Worte, die wir aussprechen oder verschweigen, geben der Stille einen Klang. Dieser kann aufmunternd, erholsam, schwermütig, optimistisch, melancholisch oder bedrohlich wirken. Er hat die Macht, die Menschen um uns herum zu beeinflussen. Dabei ist nicht jeder Einfluss gut. Ein Schweigen kann ebenso viel Unsicherheit und Trauer schüren, wie ein Wutausbruch.

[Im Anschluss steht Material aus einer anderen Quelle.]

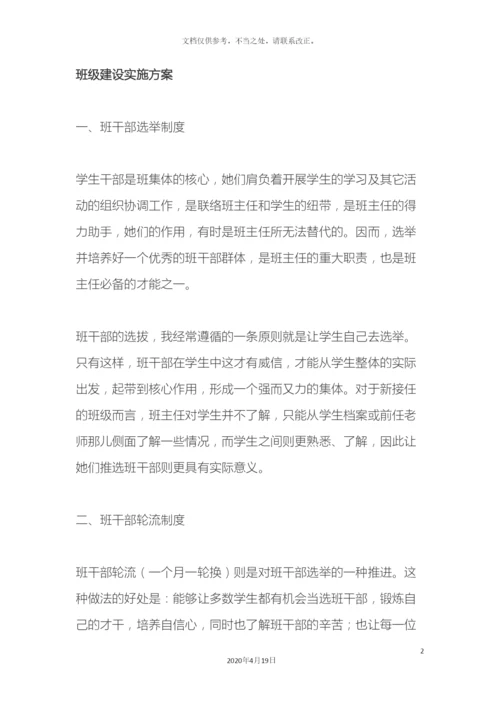 文档仅供参考，不当之处，请联系改正。

班级建设实施方案

一、班干部选举制度

学生干部是班集体的核心，她们肩负着开展学生的学习及其它活动的组织协调工作，是联络班主任和学生的纽带，是班主任的得力助手，她们的作用，有时是班主任所无法替代的。因而，选举并培养好一个优秀的班干部群体，是班主任的重大职责，也是班主任必备的才能之一。

班干部的选拔，我经常遵循的一条原则就是让学生自己去选举。只有这样，班干部在学生中这才有威信，才能从学生整体的实际出发，起带到核心作用，形成一个强而又力的集体。对于新接任的班级而言，班主任对学生并不了解，只能从学生档案或前任老师那儿侧面了解一些情况，而学生之间则更熟悉、了解，因此让她们推选班干部则更具有实际意义。

二、班干部轮流制度

班干部轮流（一个月一轮换）则是对班干部选举的一种推进。这种做法的好处是：能够让多数学生都有机会当选班干部，锻炼自己的才干，培养自信心，同时也了解班干部的辛苦；也让每一位

2

2020年4月19日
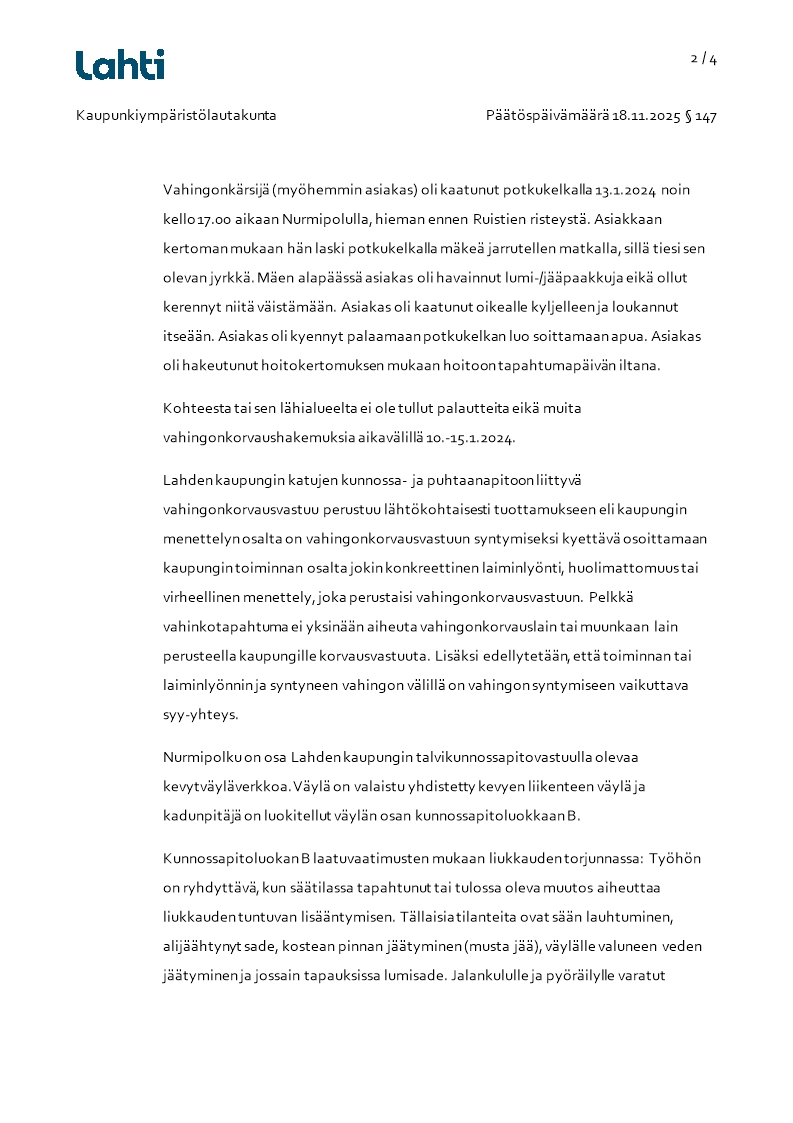 Lahti

2 / 4

Kaupunkiympäristölautakunta

Päätöspäivämäärä 18.11.2025 § 147

Vahingonkärsijä (myöhemmin asiakas) oli kaatunut potkukelkalla 13.1.2024 noin kello 17.00 aikaan Nurmipolulla, hieman ennen Ruistien risteystä. Asiakkaan kertoman mukaan hän laski potkukelkalla mäkeä jarrutellen matkalla, sillä tiesi sen olevan jyrkkä. Mäen alapäässä asiakas oli havainnut lumi-/jääpaakkuja eikä ollut kerennyt niitä väistämään. Asiakas oli kaatunut oikealle kyljelleen ja loukannut itseään. Asiakas oli kyennyt palaamaan potkukelkan luo soittamaan apua. Asiakas oli hakeutunut hoitokertomuksen mukaan hoitoon tapahtumapäivän iltana.

Kohteesta tai sen lähialueelta ei ole tullut palautteita eikä muita vahingonkorvaushakemuksia aikavälillä 10.-15.1.2024.

Lahden kaupungin katujen kunnossa- ja puhtaanapitoon liittyvä vahingonkorvausvastuu perustuu lähtökohtaisesti tuottamukseen eli kaupungin menettelyn osalta on vahingonkorvausvastuun syntymiseksi kyettävä osoittamaan kaupungin toiminnan osalta jokin konkreettinen laiminlyönti, huolimattomuus tai virheellinen menettely, joka perustaisi vahingonkorvausvastuun. Pelkkä vahinkotapahtuma ei yksinään aiheuta vahingonkorvauslain tai muunkaan lain perusteella kaupungille korvausvastuuta. Lisäksi edellytetään, että toiminnan tai laiminlyönnin ja syntyneen vahingon välillä on vahingon syntymiseen vaikuttava syy-yhteys.

Nurmipolku on osa Lahden kaupungin talvikunnossapitovastuulla olevaa kevytväyläverkkoa. Väylä on valaistu yhdistetty kevyen liikenteen väylä ja kadunpitäjä on luokitellut väylän osan kunnossapitoluokkaan B.

Kunnossapitoluokan B laatuvaatimusten mukaan liukkauden torjunnassa: Työhön on ryhdyttävä, kun säätilassa tapahtunut tai tulossa oleva muutos aiheuttaa liukkauden tuntuvan lisääntymisen. Tällaisia tilanteita ovat sään lauhtuminen, alijäähtynyt sade, kostean pinnan jäätyminen (musta jää), väylälle valuneen veden jäätyminen ja jossain tapauksissa lumisade. Jalankululle ja pyöräilylle varatut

Jede Stimme hat eine Farbe. Die Farbe verändert sich im Laufe der Jahre und abhängig von der Situation. Es ist unsere Wahl, welche Farbe wir unserer Stimme verleihen. Farben kann man nicht nur auf Leinwänden festhalten. Sie gehen weit darüber hinaus. Denn Farben kann man auch hören. Und solange wir die Wahl haben, welche Farbe unsere Stimme annehmen soll, sollten wir weise entscheiden und hin und wieder einen Schritt zurücktreten, bevor wir uns für eine Farbe entscheiden.